Книга Р. Мерля «Смерть — мое ремесло» не содержит гневных призывов не допустить войны, автор романа не произносит разоблачительных речей против фашизма. Он просто показывает обнаженную правду. Дело не в бесноватом фюрере, который был всего лишь простым лакеем промышленных монополий. Истерический «пророк» шовинизма вполне заменим. На империалистическом рынке авантюризма и шарлатанства можно всегда найти сотни пройдох на роль «фюрера», отравляющего народы ядом военной истерии, а особенно в периоды капиталистических кризисов и безработицы.
Главное — уберечь от этих фюреров души народов. Ведь целью империалистических хозяев является подчинение психики миллионных масс, убийство в них морали, уничтожение чувства ответственности за свои действия и способности критически мыслить. Они хотят убедить миллионы людей в том, что единственный долг народов заключается в слепом повиновении «вождям», на чьей ответственности лежат судьбы мира и право распоряжаться человечеством.
После выхода романа «Смерть — мое ремесло» некоторые критики упрекали автора этой книги в сгущении красок. Опубликованные позже в печати подлинные мемуары коменданта Освенцима Рудольфа Гесса подтвердили, что писатель Робер Мерль изобразил и фашистские преступления и самого эсэсовского убийцу совершенно документально, именно с предельной художественной правдивостью.
Когда эта вступительная статья была уже написана, ее автор получил письмо от автора романа Робера Мерля.
Выражая радость по поводу того, что его книга «Смерть — мое ремесло» станет доступной русскому читателю, Робер Мерль пишет, что этот роман сыграл важную роль в развитии его собственных взглядов и во всей его жизни.
«В самом деле, — пишет Р. Мерль, — когда я начал писать „Смерть — мое ремесло“, я делал это вначале единственно из побуждений нравственных и психологических. Иначе сказать — в начале этой работы я был в состоянии полнейшего политического невежества; и даже тогда, когда книга вышла в свет, я сам не сразу понял ее значение. В моей тогдашней наивности я не ожидал, что этот роман может вызвать чье-либо озлобление. И после его опубликования я был ошеломлен неистовой злобой нападок, которые я навлек на себя во Франции и еще больше — в Западной Германии. Только тогда я сам осознал политический подтекст этого романа. Но нападки, объектом которых я стал, имевшие целью возвратить меня на „путь истинный“, как раз напротив, с еще большей ясностью обнажили передо мною сущность мира, в котором я жил.

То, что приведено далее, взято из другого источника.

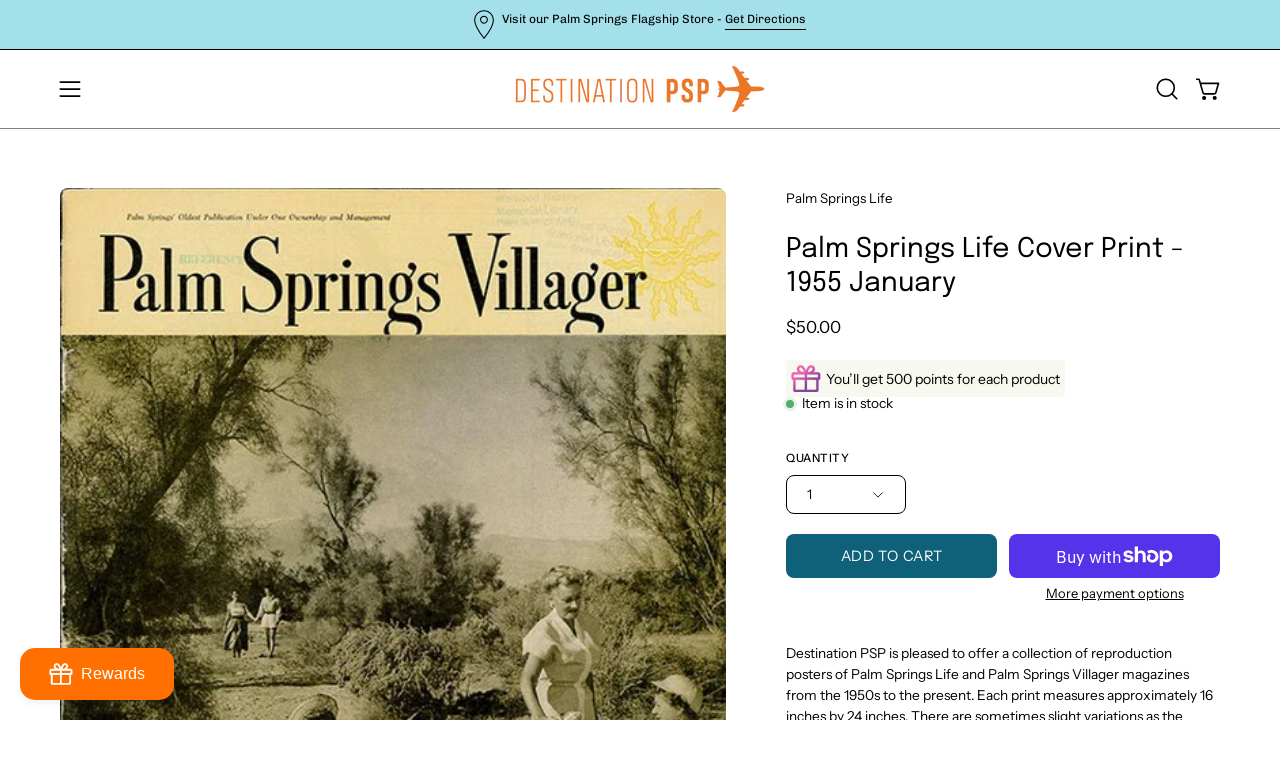

--- FILE ---
content_type: text/javascript
request_url: https://destinationpsp.com/cdn/shop/t/67/assets/complementary-products.js?v=26210500716456147971762467196
body_size: -176
content:
!function(){"use strict";customElements.get("complementary-products")||customElements.define("complementary-products",class extends HTMLElement{constructor(){super()}connectedCallback(){new IntersectionObserver(((t,e)=>{t[0].isIntersecting&&(e.unobserve(this),this.hasAttribute("data-url")&&""!==this.getAttribute("data-url")&&fetch(this.getAttribute("data-url")).then((t=>t.text())).then((t=>{const e=document.createElement("div");e.innerHTML=t;const n=e.querySelector("complementary-products");n&&n.innerHTML.trim().length&&(this.innerHTML=n.innerHTML),this.initComplementarySlider()})).catch((t=>{console.error(t)})))}).bind(this),{rootMargin:"0px 0px 400px 0px"}).observe(this)}initComplementarySlider(){const t=this.querySelector("[data-complementary-slider]");if(!t)return;const e=this.querySelectorAll(".complementary-products__item");if(e.length>1){const n=new window.theme.Flickity(t,{wrapAround:!0,pageDots:!0,adaptiveHeight:!0,prevNextButtons:!1,on:{ready:()=>{e.forEach((t=>{if(!t.classList.contains("is-selected")){const e=t.querySelectorAll("a, button");e.length&&e.forEach((t=>{t.setAttribute("tabindex","-1")}))}}))}}});n.on("change",(t=>{n.cells.forEach(((e,n)=>{const r=e.element.querySelectorAll("a, button");r.length&&r.forEach((e=>{e.setAttribute("tabindex",n===t?"0":"-1")}))}))}))}}})}();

Если бы мне пришлось сегодня писать роман «Смерть — мое ремесло» заново, то я написал бы его иначе, во многом совсем по-другому. Но я никогда не смогу забыть, что этот роман, и такой, как он есть, оказал на меня, его автора, глубокое влияние и что он был моим первым шагом на пути осознания писательского долга».
Публикуя с благодарностью это авторское признание Р. Мерля, написанное им специально для включения в предисловие к русскому переводу его романа, мы должны сообщить читателям, что писатель Робер Мерль сегодня идет в рядах борцов за мир, против фашизма в любых его проявлениях.